Ilustrasi Susu/Antara
Ilustrasi Susu/Antara

Jakarta, aktual.com – Konsumsi minuman manis pada anak usia sekolah terus meningkat. Di balik label “susu”, produk seperti susu UHT berperisahingga susu kental manis justru menjadi salah satu sumber gula tersembunyi yang kerap luput dari perhatian orang tua.

Produk-produk ini masih sering diperlakukan sebagai minuman harian anak karena melekat pada citra gizi dan kesehatan. Padahal, kandungan gula tambahan di dalamnya cukup signifikan, terutama jika dikonsumsi secara rutin.

Berbagai kajian menunjukkan bahwa minuman merupakan sumber utama asupan gula tambahan pada anak dan remaja. Susu UHT berperisa, yang mengandung gula dan perisa tambahan, kerap lolos dari pengawasan karena masih dikategorikan sebagai susu.

Persepsi tersebut diperkuat oleh strategi pemasaran produk yang menonjolkan visual pertumbuhan, energi, dan kesehatan, serta penempatan produk yang berdampingan dengan susu tanpa gula tambahan.

Dokter Novi Indriastuti dari Direktorat Pengendalian Penyakit Tidak Menular Kementerian Kesehatan menegaskan bahwa kontribusi gula terbesar pada kelompok usia anak dan remaja berasal dari minuman.

“Asupan gula tambahan paling banyak berasal dari minuman,” ujar Dr. Novi dalam Webinar Series UKS/M: Penguatan Edukasi Gula, Garam, Lemak untuk Wujudkan Peserta Didik Sehat, Jumat (12/12/2025).

Ia menekankan, konsumsi minuman dengan tambahan gula, termasuk susu UHT berperisa, perlu dikendalikan sejak usia sekolah.

*Susu Kental Manis Lebih Berisiko*

Masalah menjadi lebih serius ketika susu kental manis masih disalahartikan sebagai susu minum anak. Padahal, produk ini memiliki kandungan gula jauh lebih tinggi dan tidak dirancang sebagai minuman harian.

Namun dalam praktiknya, susu kental manis masih sering diminum langsung, dicampur air, atau menjadi bagian dari konsumsi rutin anak di rumah maupun lingkungan sekitar.

Dalam pengendalian konsumsi gula, posisi susu kental manis berada pada kategori paling bermasalah. Jika susu UHT berperisa saja perlu dibatasi, maka konsumsi kental manis membawa risiko yang lebih besar terhadap kelebihan asupan gula sejak dini.

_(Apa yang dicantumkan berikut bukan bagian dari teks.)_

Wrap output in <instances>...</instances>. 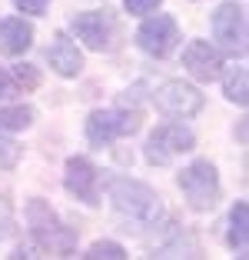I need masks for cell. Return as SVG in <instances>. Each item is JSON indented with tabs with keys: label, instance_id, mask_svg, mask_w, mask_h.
Segmentation results:
<instances>
[{
	"label": "cell",
	"instance_id": "cell-15",
	"mask_svg": "<svg viewBox=\"0 0 249 260\" xmlns=\"http://www.w3.org/2000/svg\"><path fill=\"white\" fill-rule=\"evenodd\" d=\"M223 90H226V100L246 107L249 104V74H246V67H229L226 80H223Z\"/></svg>",
	"mask_w": 249,
	"mask_h": 260
},
{
	"label": "cell",
	"instance_id": "cell-2",
	"mask_svg": "<svg viewBox=\"0 0 249 260\" xmlns=\"http://www.w3.org/2000/svg\"><path fill=\"white\" fill-rule=\"evenodd\" d=\"M27 227H30V237L37 250L53 253V257H70L76 250V230L67 227L47 200L33 197L27 204Z\"/></svg>",
	"mask_w": 249,
	"mask_h": 260
},
{
	"label": "cell",
	"instance_id": "cell-20",
	"mask_svg": "<svg viewBox=\"0 0 249 260\" xmlns=\"http://www.w3.org/2000/svg\"><path fill=\"white\" fill-rule=\"evenodd\" d=\"M14 84H23L27 90H33V87L40 84V74L30 67V63H20V67L14 70Z\"/></svg>",
	"mask_w": 249,
	"mask_h": 260
},
{
	"label": "cell",
	"instance_id": "cell-11",
	"mask_svg": "<svg viewBox=\"0 0 249 260\" xmlns=\"http://www.w3.org/2000/svg\"><path fill=\"white\" fill-rule=\"evenodd\" d=\"M63 184H67V190L73 193L76 200H83V204H100V190H97L100 174L87 157H70L67 174H63Z\"/></svg>",
	"mask_w": 249,
	"mask_h": 260
},
{
	"label": "cell",
	"instance_id": "cell-10",
	"mask_svg": "<svg viewBox=\"0 0 249 260\" xmlns=\"http://www.w3.org/2000/svg\"><path fill=\"white\" fill-rule=\"evenodd\" d=\"M183 67L196 77V80L210 84V80H216L223 74V54H219L210 40H189L183 47Z\"/></svg>",
	"mask_w": 249,
	"mask_h": 260
},
{
	"label": "cell",
	"instance_id": "cell-8",
	"mask_svg": "<svg viewBox=\"0 0 249 260\" xmlns=\"http://www.w3.org/2000/svg\"><path fill=\"white\" fill-rule=\"evenodd\" d=\"M176 40H180V27H176V20L170 14L146 17V20L140 23V30H136V44L150 57H166L176 47Z\"/></svg>",
	"mask_w": 249,
	"mask_h": 260
},
{
	"label": "cell",
	"instance_id": "cell-1",
	"mask_svg": "<svg viewBox=\"0 0 249 260\" xmlns=\"http://www.w3.org/2000/svg\"><path fill=\"white\" fill-rule=\"evenodd\" d=\"M106 193H110L113 214L127 223V230L156 227L159 217H163L159 193L153 190V187L133 180V177H110V180H106Z\"/></svg>",
	"mask_w": 249,
	"mask_h": 260
},
{
	"label": "cell",
	"instance_id": "cell-12",
	"mask_svg": "<svg viewBox=\"0 0 249 260\" xmlns=\"http://www.w3.org/2000/svg\"><path fill=\"white\" fill-rule=\"evenodd\" d=\"M47 63H50L60 77H76L83 70V54L76 50V44L67 37V34H57L53 44H50V50H47Z\"/></svg>",
	"mask_w": 249,
	"mask_h": 260
},
{
	"label": "cell",
	"instance_id": "cell-9",
	"mask_svg": "<svg viewBox=\"0 0 249 260\" xmlns=\"http://www.w3.org/2000/svg\"><path fill=\"white\" fill-rule=\"evenodd\" d=\"M70 30L90 50H110L116 37V20L106 10H83V14H76L70 20Z\"/></svg>",
	"mask_w": 249,
	"mask_h": 260
},
{
	"label": "cell",
	"instance_id": "cell-16",
	"mask_svg": "<svg viewBox=\"0 0 249 260\" xmlns=\"http://www.w3.org/2000/svg\"><path fill=\"white\" fill-rule=\"evenodd\" d=\"M33 107L14 104V107H0V130H27L33 123Z\"/></svg>",
	"mask_w": 249,
	"mask_h": 260
},
{
	"label": "cell",
	"instance_id": "cell-7",
	"mask_svg": "<svg viewBox=\"0 0 249 260\" xmlns=\"http://www.w3.org/2000/svg\"><path fill=\"white\" fill-rule=\"evenodd\" d=\"M213 37L233 57L246 54V14L239 4H219L213 10Z\"/></svg>",
	"mask_w": 249,
	"mask_h": 260
},
{
	"label": "cell",
	"instance_id": "cell-21",
	"mask_svg": "<svg viewBox=\"0 0 249 260\" xmlns=\"http://www.w3.org/2000/svg\"><path fill=\"white\" fill-rule=\"evenodd\" d=\"M123 7H127V14L143 17V14H153L159 7V0H123Z\"/></svg>",
	"mask_w": 249,
	"mask_h": 260
},
{
	"label": "cell",
	"instance_id": "cell-5",
	"mask_svg": "<svg viewBox=\"0 0 249 260\" xmlns=\"http://www.w3.org/2000/svg\"><path fill=\"white\" fill-rule=\"evenodd\" d=\"M136 130H140V114L136 110L110 107V110H93L87 117V140H90V147H106L120 137L136 134Z\"/></svg>",
	"mask_w": 249,
	"mask_h": 260
},
{
	"label": "cell",
	"instance_id": "cell-19",
	"mask_svg": "<svg viewBox=\"0 0 249 260\" xmlns=\"http://www.w3.org/2000/svg\"><path fill=\"white\" fill-rule=\"evenodd\" d=\"M10 234H14V204L0 197V240H7Z\"/></svg>",
	"mask_w": 249,
	"mask_h": 260
},
{
	"label": "cell",
	"instance_id": "cell-4",
	"mask_svg": "<svg viewBox=\"0 0 249 260\" xmlns=\"http://www.w3.org/2000/svg\"><path fill=\"white\" fill-rule=\"evenodd\" d=\"M196 147V134L183 123H159L156 130L150 134L146 140V160L153 167H166V164H173L180 153H189Z\"/></svg>",
	"mask_w": 249,
	"mask_h": 260
},
{
	"label": "cell",
	"instance_id": "cell-18",
	"mask_svg": "<svg viewBox=\"0 0 249 260\" xmlns=\"http://www.w3.org/2000/svg\"><path fill=\"white\" fill-rule=\"evenodd\" d=\"M23 157V147L10 137H0V170H14Z\"/></svg>",
	"mask_w": 249,
	"mask_h": 260
},
{
	"label": "cell",
	"instance_id": "cell-17",
	"mask_svg": "<svg viewBox=\"0 0 249 260\" xmlns=\"http://www.w3.org/2000/svg\"><path fill=\"white\" fill-rule=\"evenodd\" d=\"M83 257H90V260H123V257H127V250H123L116 240H97V244L83 253Z\"/></svg>",
	"mask_w": 249,
	"mask_h": 260
},
{
	"label": "cell",
	"instance_id": "cell-6",
	"mask_svg": "<svg viewBox=\"0 0 249 260\" xmlns=\"http://www.w3.org/2000/svg\"><path fill=\"white\" fill-rule=\"evenodd\" d=\"M153 104H156L159 114L186 120V117L203 110V93H199V87L186 84V80H166V84L153 93Z\"/></svg>",
	"mask_w": 249,
	"mask_h": 260
},
{
	"label": "cell",
	"instance_id": "cell-14",
	"mask_svg": "<svg viewBox=\"0 0 249 260\" xmlns=\"http://www.w3.org/2000/svg\"><path fill=\"white\" fill-rule=\"evenodd\" d=\"M226 240H229V247L239 250V253L249 250V204H246V200H236V207L229 210Z\"/></svg>",
	"mask_w": 249,
	"mask_h": 260
},
{
	"label": "cell",
	"instance_id": "cell-3",
	"mask_svg": "<svg viewBox=\"0 0 249 260\" xmlns=\"http://www.w3.org/2000/svg\"><path fill=\"white\" fill-rule=\"evenodd\" d=\"M176 184H180L183 197H186V204L193 207V210H213L219 200V170L213 167L210 160H193L189 167L180 170V177H176Z\"/></svg>",
	"mask_w": 249,
	"mask_h": 260
},
{
	"label": "cell",
	"instance_id": "cell-23",
	"mask_svg": "<svg viewBox=\"0 0 249 260\" xmlns=\"http://www.w3.org/2000/svg\"><path fill=\"white\" fill-rule=\"evenodd\" d=\"M10 93H14V77H10L7 70L0 67V100H4V97H10Z\"/></svg>",
	"mask_w": 249,
	"mask_h": 260
},
{
	"label": "cell",
	"instance_id": "cell-13",
	"mask_svg": "<svg viewBox=\"0 0 249 260\" xmlns=\"http://www.w3.org/2000/svg\"><path fill=\"white\" fill-rule=\"evenodd\" d=\"M33 44V27L23 17H7V20H0V47L7 50V54H23V50H30Z\"/></svg>",
	"mask_w": 249,
	"mask_h": 260
},
{
	"label": "cell",
	"instance_id": "cell-22",
	"mask_svg": "<svg viewBox=\"0 0 249 260\" xmlns=\"http://www.w3.org/2000/svg\"><path fill=\"white\" fill-rule=\"evenodd\" d=\"M47 4H50V0H14V7L20 10V14H44Z\"/></svg>",
	"mask_w": 249,
	"mask_h": 260
}]
</instances>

Pakar gizi komunitas, Dr. Tan Shot Yen, menilai kebingungan publik terkait makanan dan minuman anak tidak lepas dari cara produk diproses dan dipasarkan sebagai pangan bergizi.

Ia pernah membandingkan segelas 200 mililiter susu UHT rasa stroberi dengan lemper. Keduanya sama-sama mengandung sekitar 6 gram protein. Namun, kandungan susu pada minuman UHT berperisa tersebut hanya sekitar 7,8 persen, berasal dari susu bubuk yang dilarutkan kembali dan ditambah berbagai bahan tambahan.

Sebaliknya, lemper tersusun dari bahan yang lebih sederhana dan minim proses.

Risiko Obesitas Anak

Data menunjukkan sekitar 11 persen asupan kalori anak dan remaja berasal dari minuman bergula. Konsumsi satu kemasan minuman manis per hari bahkan dapat meningkatkan risiko obesitas anak hingga 60 persen.

Di sisi lain, produk-produk ini mudah diakses, harganya terjangkau, dan informasi kandungan gula pada label gizi sering kali tidak dibaca atau dipahami.

Secara nasional, 28,7 persen masyarakat Indonesia mengonsumsi gula melebihi batas anjuran. Pada anak usia sekolah, batas aman konsumsi gula harian kerap terlampaui hanya dari minuman.

Ketika produk tinggi gula terus dipersepsikan sebagai “susu” yang identik dengan kesehatan, tanggung jawab tidak bisa sepenuhnya dibebankan pada konsumen.

Kejelasan informasi, pembatasan framing yang menyesatkan, serta penempatan produk sesuai fungsi nutrisinya menjadi bagian dari tanggung jawab bersama antara industri, pembuat kebijakan, dan pengelola program kesehatan.

Tanpa koreksi serius, anak-anak akan terus menjadi kelompok paling rentan terhadap dampak jangka panjang konsumsi gula berlebih.